== SELECTED EXTRACT ==
________________________________________

For the summer term 2025 lecture series at the Institute of Geography, the cultural geography working group invited Andreas Folkers (IfS Frankfurt / Max Weber Centre for Advanced Cultural and Social Studies Erfurt). Andreas’ talk, titled “After Sustainability: Reparations and resilience in times of planetary emergencies”, posed questions around how to understand fossil modernity and to find ways to live with the products of fossil society, such as coal, oil, gas and their residues. 

Andreas has previously worked on resilience, the government of emergencies and disaster preparedness, on time and temporalities as well as on biosocial relations and symbiotic collectives and climate politics and financial assets. His current project is concerned with what he terms fossil modernity. There, Andreas writes about three aspects of fossil materiality: resources (fossil fuels), residuals (CO2, plastic waste etc.) and reclamations of these residuals for current economic and political projects in two upcoming books, one in English with Zone Books, one in German with Suhrkamp. 

In preparation for the lecture, students of the M.A. Human Geography: Globalisation, Media, and Culture discussed Andreas Folkers’ article Fossil modernity: The materiality of acceleration, slow violence, and ecological futures (2021, in Time & Society 30(2). Andreas proposes three modes of time to understand fossil modernity and the entanglements of time and matter, particularly fossil matter: dominant, residual, and emergent temporalities.

________________________________________

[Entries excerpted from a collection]
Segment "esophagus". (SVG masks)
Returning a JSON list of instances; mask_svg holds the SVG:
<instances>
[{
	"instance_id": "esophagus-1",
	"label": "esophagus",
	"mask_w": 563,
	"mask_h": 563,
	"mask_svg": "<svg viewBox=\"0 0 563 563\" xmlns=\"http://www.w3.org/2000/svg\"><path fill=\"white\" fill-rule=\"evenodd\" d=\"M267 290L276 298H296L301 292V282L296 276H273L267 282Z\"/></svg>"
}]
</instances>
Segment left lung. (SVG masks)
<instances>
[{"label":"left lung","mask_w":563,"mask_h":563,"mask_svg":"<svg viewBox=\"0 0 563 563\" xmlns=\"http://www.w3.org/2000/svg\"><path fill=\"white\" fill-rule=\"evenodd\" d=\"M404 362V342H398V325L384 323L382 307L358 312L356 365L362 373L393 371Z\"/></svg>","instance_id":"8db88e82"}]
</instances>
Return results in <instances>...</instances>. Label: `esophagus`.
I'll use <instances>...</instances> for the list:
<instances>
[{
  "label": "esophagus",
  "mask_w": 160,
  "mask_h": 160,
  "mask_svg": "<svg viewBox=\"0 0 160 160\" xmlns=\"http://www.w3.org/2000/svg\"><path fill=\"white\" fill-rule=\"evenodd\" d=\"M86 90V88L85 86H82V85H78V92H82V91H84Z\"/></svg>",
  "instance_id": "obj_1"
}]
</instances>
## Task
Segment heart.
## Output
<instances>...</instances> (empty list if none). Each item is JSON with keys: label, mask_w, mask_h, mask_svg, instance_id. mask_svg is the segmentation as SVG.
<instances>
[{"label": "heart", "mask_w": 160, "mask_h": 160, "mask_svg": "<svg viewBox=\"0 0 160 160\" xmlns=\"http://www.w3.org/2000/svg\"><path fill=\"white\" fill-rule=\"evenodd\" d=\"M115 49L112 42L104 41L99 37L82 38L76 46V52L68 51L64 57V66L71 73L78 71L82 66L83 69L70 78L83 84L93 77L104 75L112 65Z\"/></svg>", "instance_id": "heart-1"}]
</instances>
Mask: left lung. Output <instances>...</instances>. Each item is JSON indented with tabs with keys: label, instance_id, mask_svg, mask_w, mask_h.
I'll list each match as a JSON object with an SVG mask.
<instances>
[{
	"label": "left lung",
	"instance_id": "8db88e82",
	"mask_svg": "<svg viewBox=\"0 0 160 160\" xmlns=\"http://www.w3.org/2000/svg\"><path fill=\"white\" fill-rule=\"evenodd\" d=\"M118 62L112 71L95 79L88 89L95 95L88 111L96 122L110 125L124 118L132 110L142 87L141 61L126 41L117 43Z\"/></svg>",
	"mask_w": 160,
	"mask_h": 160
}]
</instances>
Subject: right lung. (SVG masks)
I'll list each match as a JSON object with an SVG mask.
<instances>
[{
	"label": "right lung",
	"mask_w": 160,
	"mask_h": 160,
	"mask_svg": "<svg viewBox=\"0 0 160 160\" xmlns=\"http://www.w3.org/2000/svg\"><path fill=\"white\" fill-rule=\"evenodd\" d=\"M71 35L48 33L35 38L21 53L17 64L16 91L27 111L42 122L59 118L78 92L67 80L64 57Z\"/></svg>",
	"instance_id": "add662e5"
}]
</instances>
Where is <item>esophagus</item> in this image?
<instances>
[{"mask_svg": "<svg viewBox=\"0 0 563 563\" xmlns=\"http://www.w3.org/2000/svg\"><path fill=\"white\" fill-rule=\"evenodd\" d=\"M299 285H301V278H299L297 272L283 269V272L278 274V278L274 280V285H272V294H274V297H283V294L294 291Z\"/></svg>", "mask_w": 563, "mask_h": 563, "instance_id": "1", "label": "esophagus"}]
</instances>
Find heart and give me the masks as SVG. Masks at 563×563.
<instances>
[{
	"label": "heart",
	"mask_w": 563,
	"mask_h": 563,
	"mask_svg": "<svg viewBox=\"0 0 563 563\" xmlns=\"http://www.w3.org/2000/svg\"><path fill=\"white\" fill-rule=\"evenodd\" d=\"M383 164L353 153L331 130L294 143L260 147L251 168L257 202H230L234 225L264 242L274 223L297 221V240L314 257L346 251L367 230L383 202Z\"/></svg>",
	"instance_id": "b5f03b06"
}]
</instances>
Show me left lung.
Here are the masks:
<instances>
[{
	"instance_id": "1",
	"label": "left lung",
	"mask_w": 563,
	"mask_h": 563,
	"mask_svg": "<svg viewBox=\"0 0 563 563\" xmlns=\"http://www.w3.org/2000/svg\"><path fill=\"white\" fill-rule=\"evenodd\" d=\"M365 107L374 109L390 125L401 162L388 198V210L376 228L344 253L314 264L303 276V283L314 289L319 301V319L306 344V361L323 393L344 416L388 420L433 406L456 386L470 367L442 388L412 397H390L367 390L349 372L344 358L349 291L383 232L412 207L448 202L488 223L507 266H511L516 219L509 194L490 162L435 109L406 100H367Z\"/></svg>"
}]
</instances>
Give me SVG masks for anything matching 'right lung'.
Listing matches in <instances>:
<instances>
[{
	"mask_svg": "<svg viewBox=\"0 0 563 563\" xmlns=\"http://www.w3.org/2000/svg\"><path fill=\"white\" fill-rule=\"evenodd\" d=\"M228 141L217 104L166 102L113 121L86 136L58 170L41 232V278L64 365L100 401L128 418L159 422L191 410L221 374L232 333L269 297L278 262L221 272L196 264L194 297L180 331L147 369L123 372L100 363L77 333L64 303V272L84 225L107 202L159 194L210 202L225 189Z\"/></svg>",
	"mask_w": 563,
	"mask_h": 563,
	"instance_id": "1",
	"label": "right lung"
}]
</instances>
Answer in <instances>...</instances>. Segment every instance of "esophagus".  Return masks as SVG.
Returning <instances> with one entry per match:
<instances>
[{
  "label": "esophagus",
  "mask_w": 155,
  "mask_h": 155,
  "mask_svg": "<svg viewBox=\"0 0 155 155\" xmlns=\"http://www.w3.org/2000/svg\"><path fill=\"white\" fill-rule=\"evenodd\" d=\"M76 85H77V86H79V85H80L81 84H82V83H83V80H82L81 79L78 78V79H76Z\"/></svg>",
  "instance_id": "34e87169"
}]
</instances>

________________________________________

== TASK STATEMENT ==
Do these statements agree with the lecture report? Answer yes or no for each and quote the words that decide it.
1. Andreas Folkers spoke as part of a winter term lecture series.
2. His two upcoming books will appear in English with Zone Books and in German with Suhrkamp.
3. The article the students discussed proposes four modes of time.
The entries are separate material and have no connection to the lecture report.

== THE ANSWER ==
1. No: "For the summer term 2025 lecture series at the Institute of Geography"
2. Yes: "one in English with Zone Books, one in German with Suhrkamp"
3. No: "Andreas proposes three modes of time to understand fossil modernity"